Beyond the internal-external split though, the timing here is important too. Syrian National Coalition leaders have been talking this week with Secretary of State John Kerry in New York and there is anticipation about a new negotiation effort being announced soon. "Suddenly, there is a scamble for who gets to sit at the negotiating table," Azm said. The brigade commanders in Syria, he added, want to send a message right now.

"They don't want the political opposition to hijack this process," he said.

Who are these rebel groups and what does their declaration mean? Aron Lund has a brilliant analysis.

Another thing about the timing of this announcement: it comes at a time of escalating violence between al-Qaeda-linked rebels and their more moderate rivals, even though both groups — broadly speaking — share the same goal of defeating the forces loyal to the Syrian regime of Bashar al-Assad. "It's the hardest fighting we have ever seen between Salim Idriss's elements of the Free Syrian Army and the Islamic State of Iraq and the Levant," an unnamed US State Department official was quoted as saying today by Reuters. The official was referring to Idriss, the military commander of the Supreme Military Council (SMC) of the FSA and the main al-Qaeda affiliate operating in Syria, which is also known as ISIS.

Groups like ISIS, an al-Qaeda-backed group, have turned parts of northern Syria into a violent nightmare and changed the nature of the fighting from a revolution to a sectarian conflict.

" …half of the fighters in the FSA believe they are fighting a war against the Alawites, and more generally against the Shiites, as a result of Bashar’s alliances with Iran and Hezbollah. They are simple young men, from the poorer classes. They have no education, and the weapons have gone to their heads. They have become cruel. Killing has become ordinary. They only want their enemy’s blood. We took to the streets for freedom and dignity, not to substitute the regime with another regime just as bloodthirsty.”

Things have become so bad in Syria that rival Islamist groups are even going after each other, as Michael Weiss puts it on the website, Now.

In a just world, it would fall to Lewis Carroll rather than your humble servant to explain why moderate rebels would align with al-Qaeda in order to close ranks against al-Qaeda. The last fortnight has produced so many new declensions in a conflict defined less and less by a common struggle to dislodge a dictator and more and more by a race to cannibalize that common struggle. It really is useless to refer to any such thing as the Syrian civil war when FUBAR more adequately characterizes what’s happening now. It’s obvious enough to say that this all benefits Bashar al-Assad enormously. And yet, there’s an important context, or conspiracy, to the latest state of chaos, and it all began with a principal chaos merchant: Ayman al-Zawahiri.
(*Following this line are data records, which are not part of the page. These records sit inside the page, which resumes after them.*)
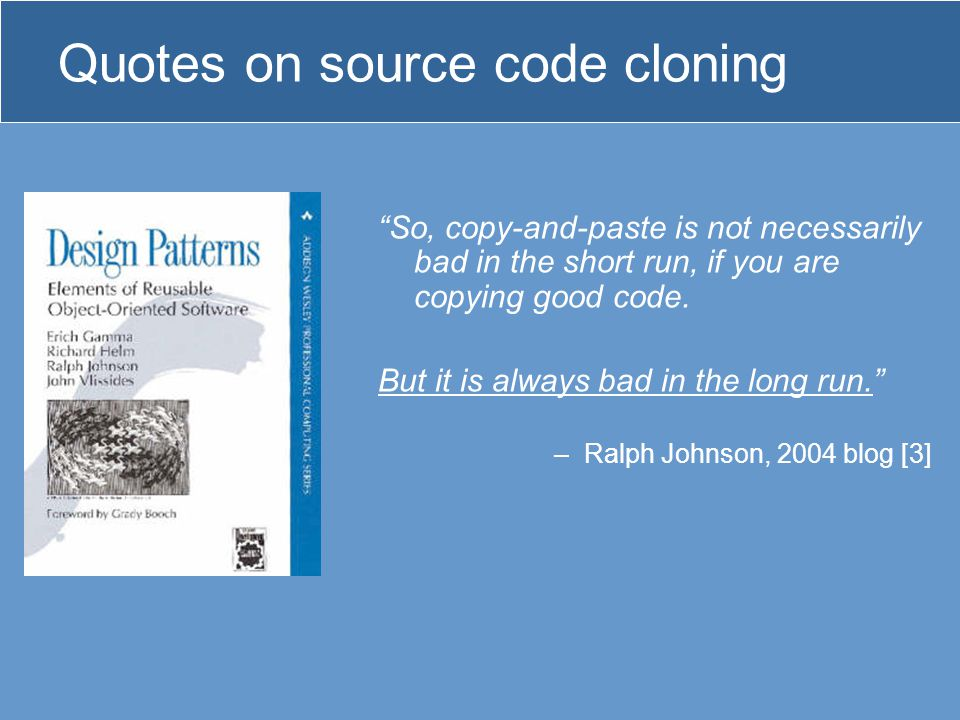Quotes on source code cloning So, copy-and-paste is not necessarily bad in the short run, if you are copying good code.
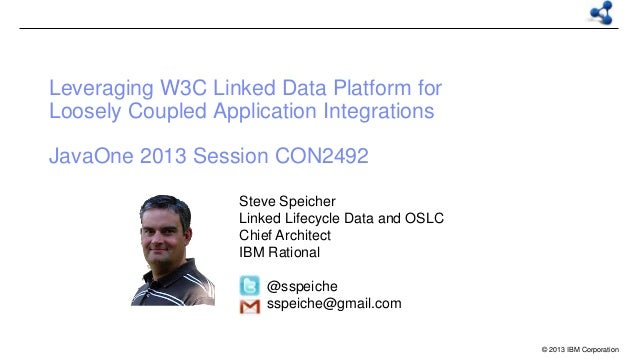 Leveraging W3C Linked Data Platform for Loosely Coupled Application Integrations JavaOne 2013 Session CON2492 Steve Speich...
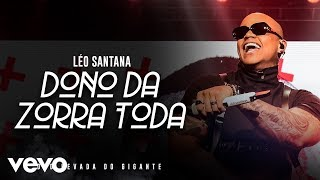 Baixar Léo Santana - O Dono Da Zorra Toda (Ao Vivo Em São Paulo / 2019)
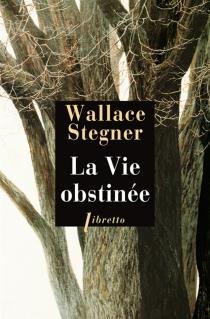 La vie obstinée - Wallace EarleStegner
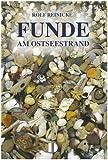 Funde - Am Ostseestrand - Rolf Reinicke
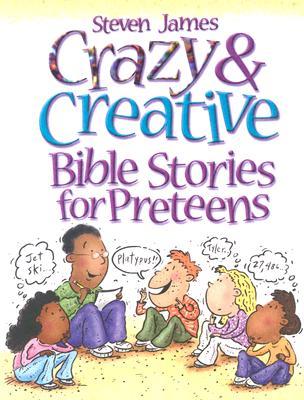 Crazy & Creative Bible Stories for Preteens - James, Steven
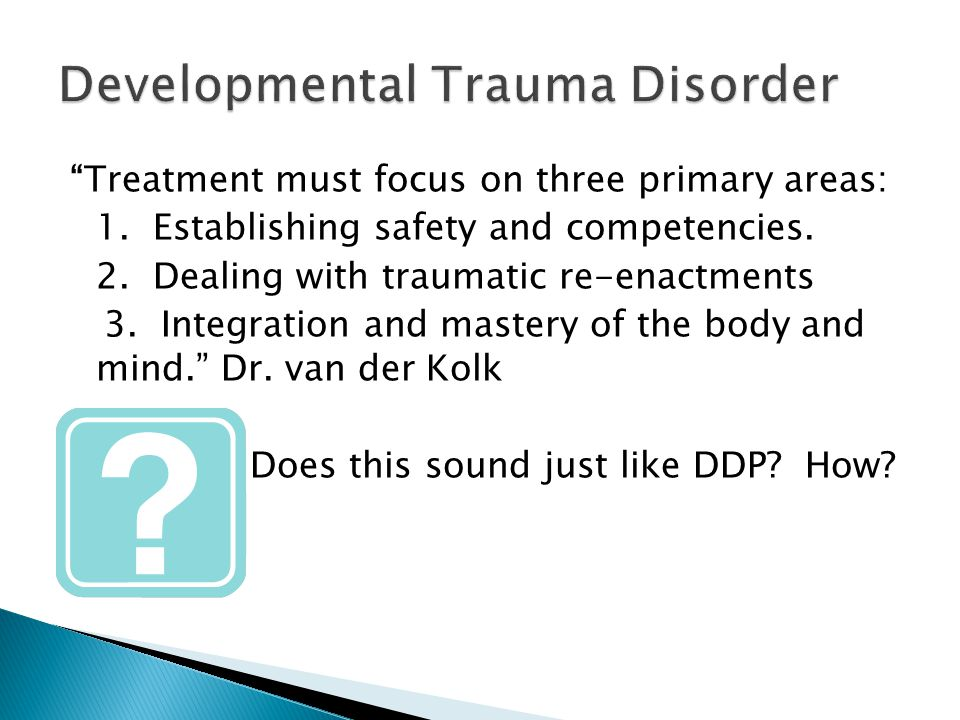 Treatment must focus on three primary areas: 1. Establishing safety and competencies.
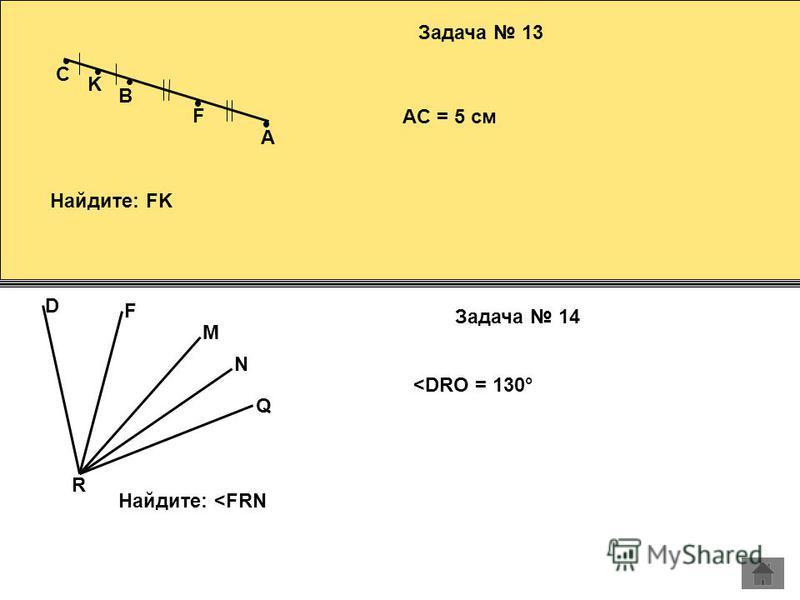 A Задача 13 B F K AC = 5 см Найдите: FK C R D F M N Q Задача 14 <DRO = 130° Найдите: <FRN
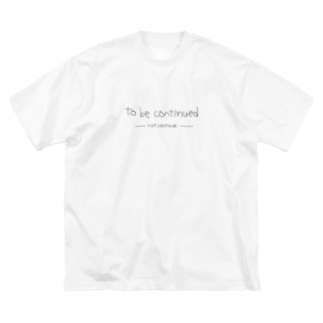 to be continued? Big silhouette T-shirts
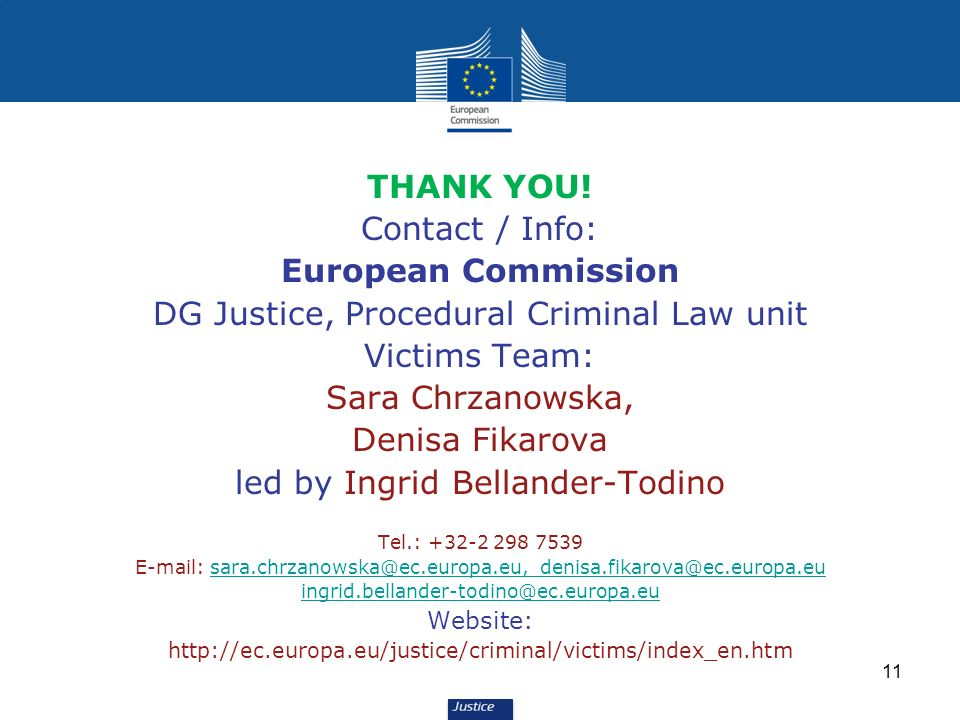 11 THANK YOU! Contact / Info: European Commission DG Justice, Procedural Criminal Law unit Victims Team: Sara Chrzanowska, Denisa Fikarova led by Ingr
In the short term, the creation of this new "Islamic coaltion" will weaken the US-backed SMC, because three of its most capable units joined up with it. "On the other hand, it could make in the coming days, a clean break," said Andrew Tabler of the Washington Institute for Near East Policy. "Because the role of (Islamists) in the SMC was becoming contentious as the situation on the ground in Syria towards the right end of the political spectrum, towards [the Islamists] and the extremists."

Tabler believes the west's failure to take action in Syria has helped create a power vaccuum that extremists like ISIS have only been too willing and capable to fill. But he also argues that this recent split between hard-line Islamist units and the more moderate opposition brigades could present an opportunity for Washington. A clean break, so to speak, could help the Obama administration get over its wariness of funding a myriad of Syrian opposition that includes extremist elements. Tabler writes more on that here.

Syrian opposition leaders who met with Kerry have canceled a news conference that was supposed to happen in New York on Thursday morning.